Bunge claims Clemons got extra tutoring

Former player’s ex-girlfriend said tutors did much of his work.
Thursday, August 14, 2003 | 12:00 a.m. CDT; updated 12:55 p.m. CDT, Thursday, July 10, 2008

(AP) KANSAS CITY — Tutors at the University of Missouri did excessive academic work for Ricky Clemons, the former Tigers’ basketball player dropped from the team last month, his ex-girlfriend says.

In an interview with The Kansas City Star, Jessica Bunge also gave further details about her previous allegations that Clemons received money from someone in the university basketball program, and disputed coach Quin Snyder’s account of how much clothing the player got from him.

Bunge, a former Missouri student who goes to school in Chicago, was interviewed there by The Star on Monday night. She said she spoke earlier Monday with an NCAA investigator but would not discuss specifics of that conversation.

In an account of her interview with The Star the newspaper published Wednesday, Bunge was quoted as saying of Clemons, “He swore he could get away with anything, and they proved it to him.”

Bunge told The Star about what she believed to be excessive academic help to Clemons, a junior college transfer student who averaged 14.2 points per game last season.
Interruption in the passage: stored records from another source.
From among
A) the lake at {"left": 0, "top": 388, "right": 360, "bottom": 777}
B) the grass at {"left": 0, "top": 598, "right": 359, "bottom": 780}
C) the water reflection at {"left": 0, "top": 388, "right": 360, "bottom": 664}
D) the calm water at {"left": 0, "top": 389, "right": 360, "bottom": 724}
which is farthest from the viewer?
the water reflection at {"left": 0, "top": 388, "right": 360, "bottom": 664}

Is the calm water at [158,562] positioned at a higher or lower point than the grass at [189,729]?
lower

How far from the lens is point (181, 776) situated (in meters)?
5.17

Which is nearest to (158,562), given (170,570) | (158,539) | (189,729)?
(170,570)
She said she once went to the athletic support center to pick up Clemons, and while waiting for him logged on to the Internet at a computer next to one he was seated at.

Bunge said a tutor sitting on the other side of Clemons was typing a paper for him. Clemons, she said, barely paid attention to the tutor, focusing instead on Bunge’s Internet surfing.

The tutor, she said, was writing the paper, and would say to Clemons, “You see why I did this?” She said Clemons would “look over and say ‘Yeah’ and then look right back over at me.”

The NCAA allows tutors to type papers for athletes, if the player pays an hourly or per-page rate for the service, according to Bryan Maggard, associate athletic director for academic services at Missouri. NCAA rules prohibit tutors from providing original composition, and in past cases of improper typing schools have had to declare players ineligible and apply for reinstatement.

“I know we’re not making any comment until our internal investigation is completed,” Maggard said. “This will be addressed very seriously.”

Bunge said that on another occasion she saw a tutor meet Clemons outside a classroom about 10 minutes before a class began. She said the tutor handed Clemons a completed assignment and that Clemons took it into the class and turned it in.

Clemons was suspended from the team for one game in January after a problem at his apartment involving Bunge, who said he held her against her will and also choked her. In April, he pleaded guilty to misdemeanor charges of false imprisonment and third-degree assault. He got a 60-day jail sentence for the false imprisonment count and was suspended from the basketball team for all of next season, but retained his scholarship.

Clemons began serving his time under a work-release arrangement. But after he was injured in an ATV accident near the Columbia home of MU President Elson Floyd on July 4, it was discovered that he was supposed to be back at the halfway house at the time. That led to Clemons being ordered to the Boone County Jail to serve out the rest of his sentence and to his dismissal from the basketball program.

Clemons remains in the jail at Columbia and is scheduled to be released Aug. 24. Through his attorney, Wally Bley, he declined The Star’s request for an interview Tuesday. Through Bley, he also denied all allegations of cheating and receiving improper benefits, other than those that Snyder acknowledged in court depositions and interviews.

Missouri officials declined to discuss specific allegations Tuesday, saying only that the school’s investigation is ongoing.

“Certainly, we’ll get to the bottom of this,” Athletic Director Mike Alden said.

Snyder has acknowledged that he gave Clemons two pairs of shoes and a pair of sweat pants, which he said “probably” will be ruled an NCAA violation.

According to Bunge, Clemons received much more.

She said she once drove to Snyder’s house in her GMC Jimmy and that Clemons began bringing out armloads of clothes.

“He took three full loads from his house to my car,” she said. “I have an SUV, and the whole back end was full. He had sweat suits. He had really, really nice dress coats. He had suits. He had boxers. He had gym bags. He had a lot of Mizzou apparel, but a lot of it was really nice Brooks Brothers stuff.”

Bunge also said Clemons often would come out of Hearnes Center, with cash, allegations she first made in Boone County Prosecutor Kevin Crane’s initial investigation into the assault case.

Snyder has denied that Clemons, or any of his players, received money, and Bunge said she never saw an exchange of money.

“I took him to the Hearnes, and he would come out and have money,” she told The Star. “A hundred here, a hundred there. He’d get 50s. He’d get 20s. Anytime he needed money. If he needed money to pay his phone bill, that’s where he went.”

Bunge said she and Clemons would go to the mall and “he would spend hundreds of dollars on jump suits.”

“We went out to eat all the time,” she said. “He never bought groceries. We went out to dinner at least once a day at a nice restaurant, and we’d get fast food two other times.”